By contrast, Gov. Phil Murphy of New Jersey, a Democrat elected in 2017 and re-elected in 2021, is moving full speed ahead with a California-type mandate requiring all new car sales to be electric by 2035. Polls show Murphy’s Jersey constituents are not keen on the policy change. In fact, more than half of state residents say they are not inclined to buy an electric car even with the mandates.

New Jersey has not voted for a Republican presidential candidate since George Bush Sr. won the state in 1988. But fresh polls show Biden leading Trump by just seven points in the Garden State. It is worth noting that New Jersey has a large block of unaffiliated voters that can be pliable in tight races such as the most recent gubernatorial campaign.

Murphy almost lost his re-election bid to Republican Jack Ciattarelli, a former assemblyman and businessman, who came within a few percentage points of pulling off an upset. Trump’s campaign rally in Wildwood, N.J., that attracted more than 100,000 people could also serve as a barometer for a potentially close election. A beach resort community, Wildwood is practically inaccessible without the kind of vehicles Biden and Newsom are attempting to ban.

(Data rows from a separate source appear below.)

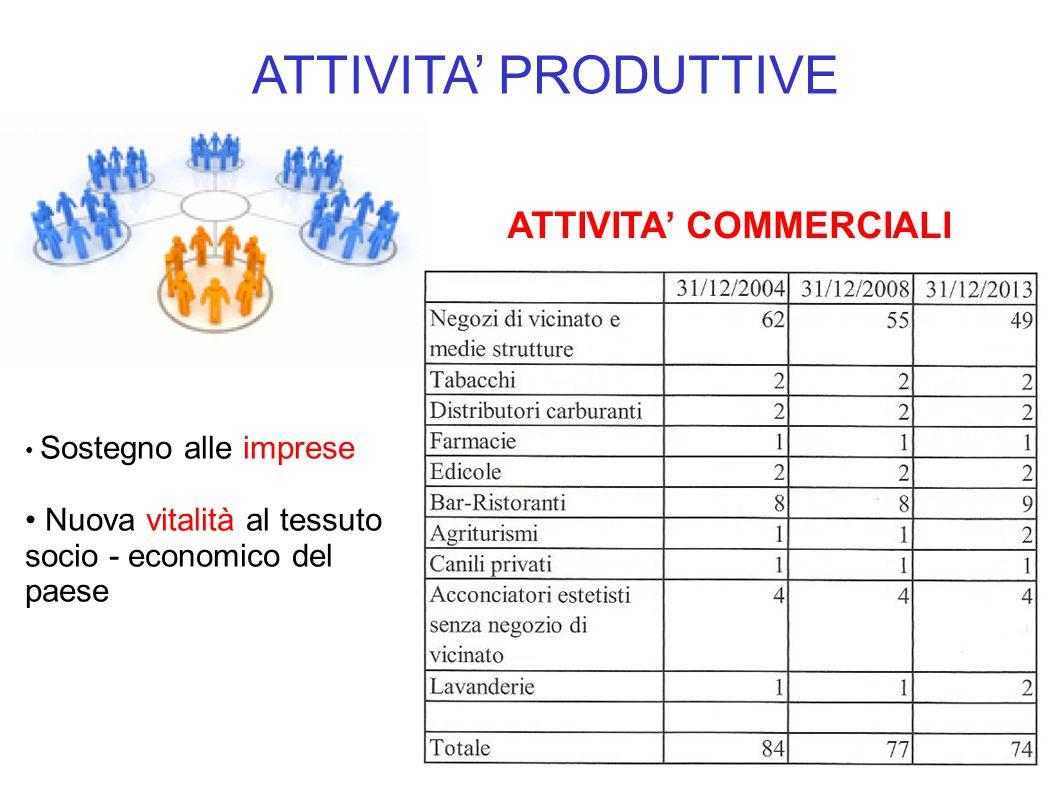 ATTIVITA' PRODUTTIVE Sostegno alle imprese Nuova vitalità al tessuto socio - economico del paese ATTIVITA' COMMERCIALI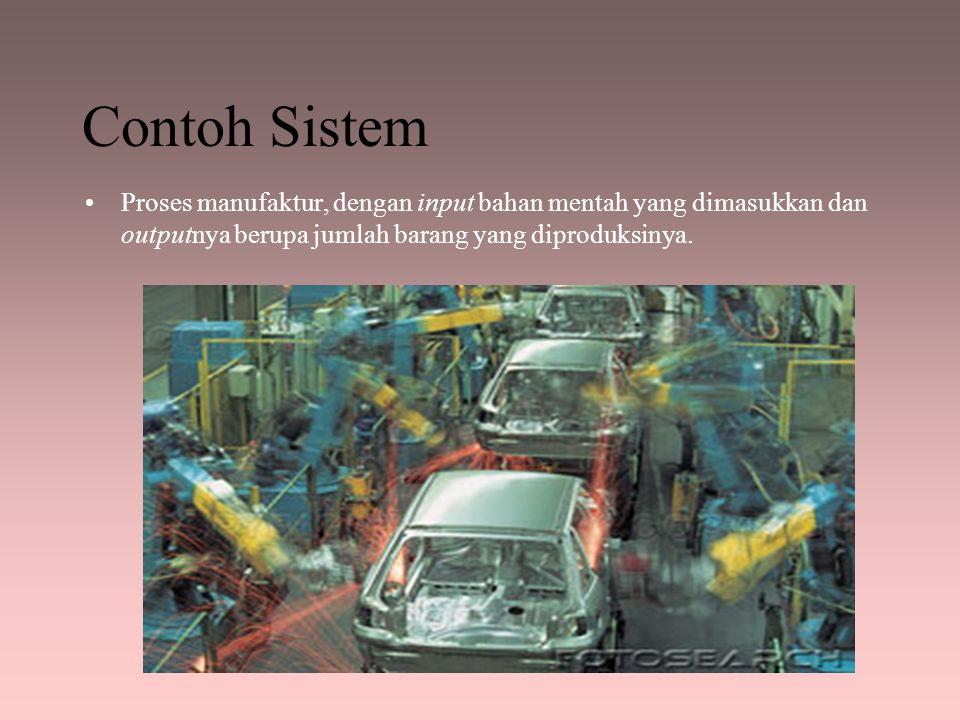Contoh Sistem Proses manufaktur, dengan input bahan mentah yang dimasukkan dan outputnya berupa jumlah barang yang diproduksinya.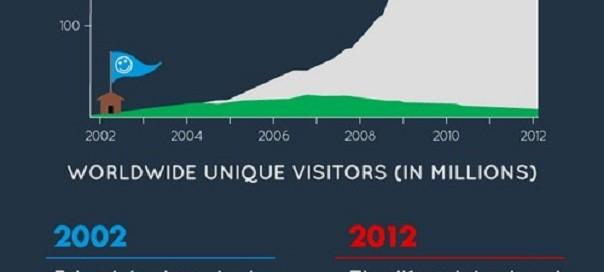Statistiques : Internet en 2002 vs Internet en 2012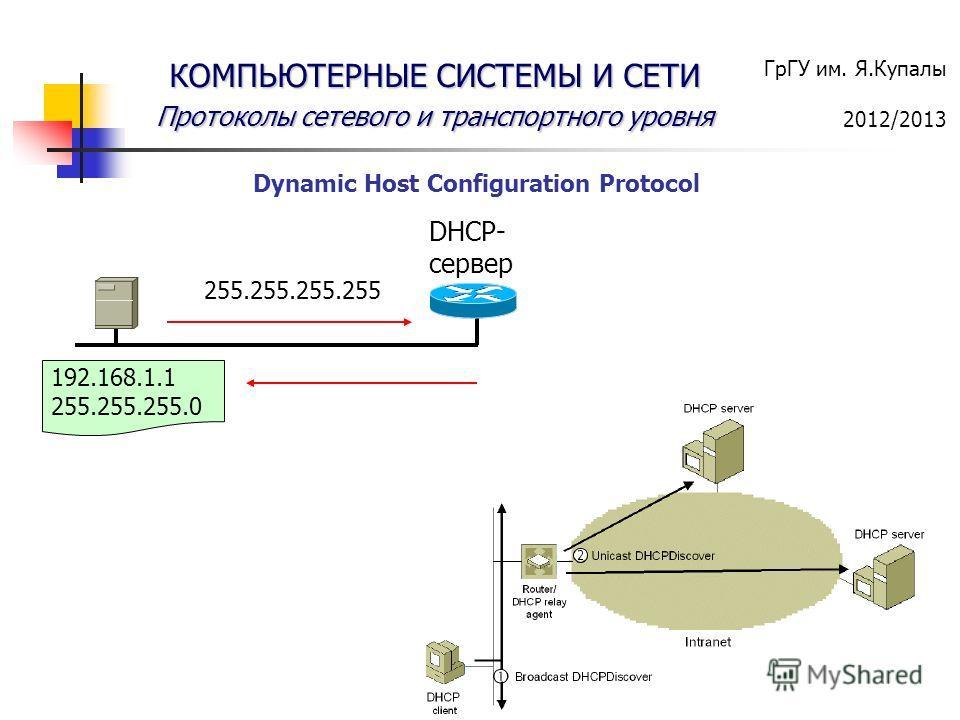 ГрГУ им. Я.Купалы 2012/2013 КОМПЬЮТЕРНЫЕ СИСТЕМЫ И СЕТИ Протоколы сетевого и транспортного уровня DHCP- cервер 255.255.255.255 192.168.1.1 255.255.255.0 Dynamic Host Configuration Protocol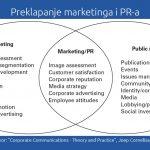 Braća po razlikama: Marketing i Public Relations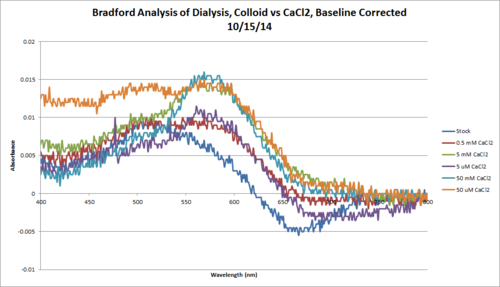 Bradford Colloid CaCl2 Chart 10 15.png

The big prize though may be Pennsylvania where Trump is leading Biden in recent polls. There is also a competitive U.S. Senate race in that state between Sen. Robert Casey Jr., the Democratic incumbent, and Dave McCormick, the Republican challenger.

Polls show Casey is only ahead by six points. So far, Casey has been ducking and avoiding any questions about his position on EV mandates. With Trump already leading, and McCormick gaining in the Keystone State, anyone running on a platform of “Save Our Cars” could have a field day.